====== DOCUMENT EXTRACT

May is Skin Cancer Awareness Month and with one million cases of skin cancer diagnosed annually it’s time to apply a more holistic approach to sun protection because sunscreen – although a valuable product – is not as effective as we might think.
In tests, factor 25 sunscreen led to a 40% reduced risk of squamous cell carcinoma, no reduced risk of basal cell carcinoma and only a 50% reduced risk of malignant melanoma.
But phytochemicals in certain plant foods are so effective as a skin cancer prevention method that scientists are now pushing for a broad-spectrum approach that includes both sunscreen and sun protective foods
This opens multiple opportunities for nutricosmetics manufacturers to develop sun-protective supplements, foods and drinks as a solution to sun-ageing, UV damage and skin cancer prevention.
Not surprisingly plants are the key. In dietary studies higher intakes of fruit and vegetables were associated with a reduced risk of cutaneous malignant melanoma by 34-46% while higher intakes of vegetables were associated with a 40-57% reduced risk of malignant melanoma – the deadliest form of cancer.
Most nutricosmetic products focus on skin conditions like acne or on general skincare concerns such as ageing, but with so much research being conducted on this niche area of dietary sunscreen there’s huge scope for manufactures to develop some really exciting ‘inner sunscreen’ edibles.
Scientists are now pushing for a broad-spectrum approach that includes both sunscreen and sun protective foods
The seven most studied phytochemicals and their respective plant foods sources are:
- Lycopene from watermelon and tomatoes
- Green tea catechins
- Ellagic acid from raspberries, strawberries and pomegranate
- Selenium from Brazil nuts
- Resveratrol from red grapes
- Curcumin from turmeric
- Cacao flavanols
Lycopene inhibits the activation of a transcription system instigated by UVB exposure; this transcription system, when activated, releases pro-inflammatory cytokines. ‘Inflammaging’ is a major cause of skin damage via the sun. In one study, participants who had higher serum levels of lycopene (from tomato paste) experienced a 40% reduction in sunburn redness. Enzymes that destroy collagen and elastin were also decreased in the presence of lycopene.

============
====== DATA FOR REVIEW

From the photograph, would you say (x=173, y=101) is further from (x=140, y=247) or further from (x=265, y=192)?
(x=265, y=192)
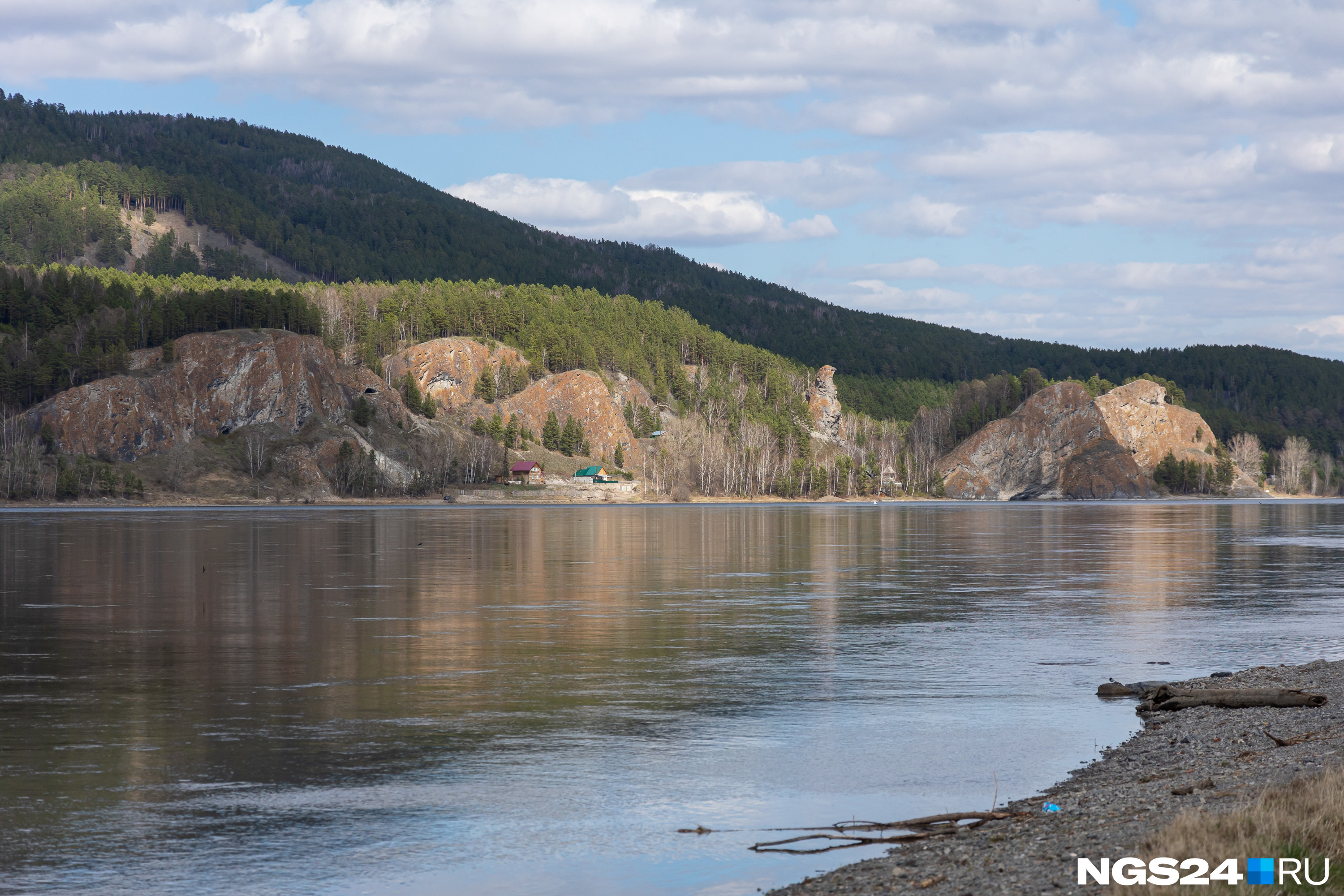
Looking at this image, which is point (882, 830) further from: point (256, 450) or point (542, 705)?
point (256, 450)

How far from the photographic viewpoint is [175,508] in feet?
523

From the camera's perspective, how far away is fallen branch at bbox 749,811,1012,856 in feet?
46.6

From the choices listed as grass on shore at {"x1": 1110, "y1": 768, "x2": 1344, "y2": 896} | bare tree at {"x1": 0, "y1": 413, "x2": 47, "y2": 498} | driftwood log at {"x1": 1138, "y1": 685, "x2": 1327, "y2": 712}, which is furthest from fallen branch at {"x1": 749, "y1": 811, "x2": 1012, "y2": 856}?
bare tree at {"x1": 0, "y1": 413, "x2": 47, "y2": 498}

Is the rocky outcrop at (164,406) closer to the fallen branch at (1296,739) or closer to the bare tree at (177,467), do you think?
the bare tree at (177,467)

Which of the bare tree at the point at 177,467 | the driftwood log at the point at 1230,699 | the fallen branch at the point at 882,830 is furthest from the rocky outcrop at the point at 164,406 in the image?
the fallen branch at the point at 882,830

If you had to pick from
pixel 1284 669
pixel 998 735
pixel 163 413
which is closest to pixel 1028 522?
pixel 1284 669

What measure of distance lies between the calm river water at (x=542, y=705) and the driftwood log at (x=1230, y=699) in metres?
0.99

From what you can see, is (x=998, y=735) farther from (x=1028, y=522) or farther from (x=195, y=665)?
(x=1028, y=522)

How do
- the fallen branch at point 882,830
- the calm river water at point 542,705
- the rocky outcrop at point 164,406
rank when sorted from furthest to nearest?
1. the rocky outcrop at point 164,406
2. the fallen branch at point 882,830
3. the calm river water at point 542,705

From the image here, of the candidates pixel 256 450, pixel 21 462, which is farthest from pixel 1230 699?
pixel 256 450

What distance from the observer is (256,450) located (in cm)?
18750

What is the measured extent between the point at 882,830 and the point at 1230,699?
1093 cm

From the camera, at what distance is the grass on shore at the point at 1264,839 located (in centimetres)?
1012

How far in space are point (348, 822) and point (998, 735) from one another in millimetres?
11224
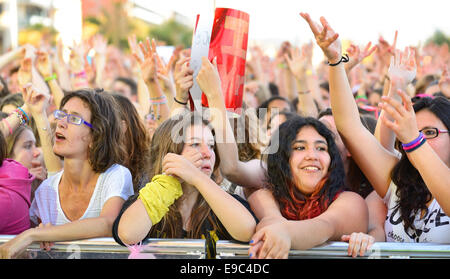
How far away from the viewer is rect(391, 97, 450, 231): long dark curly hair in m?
2.51

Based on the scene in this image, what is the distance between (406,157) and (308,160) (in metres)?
0.49

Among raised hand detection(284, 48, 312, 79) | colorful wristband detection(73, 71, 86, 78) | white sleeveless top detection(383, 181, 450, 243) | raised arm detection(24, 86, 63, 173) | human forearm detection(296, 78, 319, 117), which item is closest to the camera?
white sleeveless top detection(383, 181, 450, 243)

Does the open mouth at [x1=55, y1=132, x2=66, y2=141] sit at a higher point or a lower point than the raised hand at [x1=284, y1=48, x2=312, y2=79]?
lower

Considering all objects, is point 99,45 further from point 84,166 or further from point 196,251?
point 196,251

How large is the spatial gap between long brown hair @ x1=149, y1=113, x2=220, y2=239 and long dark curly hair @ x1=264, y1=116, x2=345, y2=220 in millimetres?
358

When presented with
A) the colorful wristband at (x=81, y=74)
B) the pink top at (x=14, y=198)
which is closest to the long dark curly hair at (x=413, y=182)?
the pink top at (x=14, y=198)

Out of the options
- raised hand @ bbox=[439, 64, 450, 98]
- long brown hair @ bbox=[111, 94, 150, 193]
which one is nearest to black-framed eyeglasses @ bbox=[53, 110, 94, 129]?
long brown hair @ bbox=[111, 94, 150, 193]

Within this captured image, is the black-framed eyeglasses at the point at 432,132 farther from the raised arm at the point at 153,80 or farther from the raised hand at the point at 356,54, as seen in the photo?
the raised arm at the point at 153,80

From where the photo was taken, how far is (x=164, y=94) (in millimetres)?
3916

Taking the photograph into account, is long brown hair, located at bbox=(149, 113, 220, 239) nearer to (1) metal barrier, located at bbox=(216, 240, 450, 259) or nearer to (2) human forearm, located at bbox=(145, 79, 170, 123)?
(1) metal barrier, located at bbox=(216, 240, 450, 259)

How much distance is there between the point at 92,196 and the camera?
9.36 feet

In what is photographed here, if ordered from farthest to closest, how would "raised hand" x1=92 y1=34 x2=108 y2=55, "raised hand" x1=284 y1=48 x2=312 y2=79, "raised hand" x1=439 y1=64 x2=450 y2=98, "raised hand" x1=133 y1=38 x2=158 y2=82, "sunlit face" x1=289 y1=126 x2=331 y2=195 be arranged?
"raised hand" x1=92 y1=34 x2=108 y2=55
"raised hand" x1=284 y1=48 x2=312 y2=79
"raised hand" x1=439 y1=64 x2=450 y2=98
"raised hand" x1=133 y1=38 x2=158 y2=82
"sunlit face" x1=289 y1=126 x2=331 y2=195

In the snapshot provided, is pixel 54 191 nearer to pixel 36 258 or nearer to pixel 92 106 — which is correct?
pixel 92 106
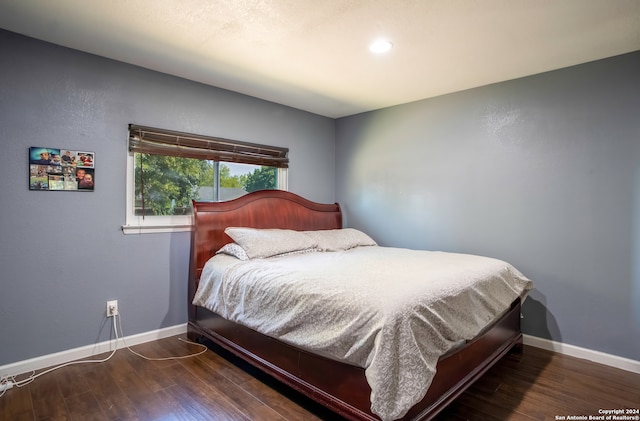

============

TRY IT →
Rewrite the sun protection text between "In tests, factor" and "of malignant melanoma.", inclusive, putting "factor 30" in place of "factor 25".

WRITTEN REPLY →
In tests, factor 30 sunscreen led to a 40% reduced risk of squamous cell carcinoma, no reduced risk of basal cell carcinoma and only a 50% reduced risk of malignant melanoma.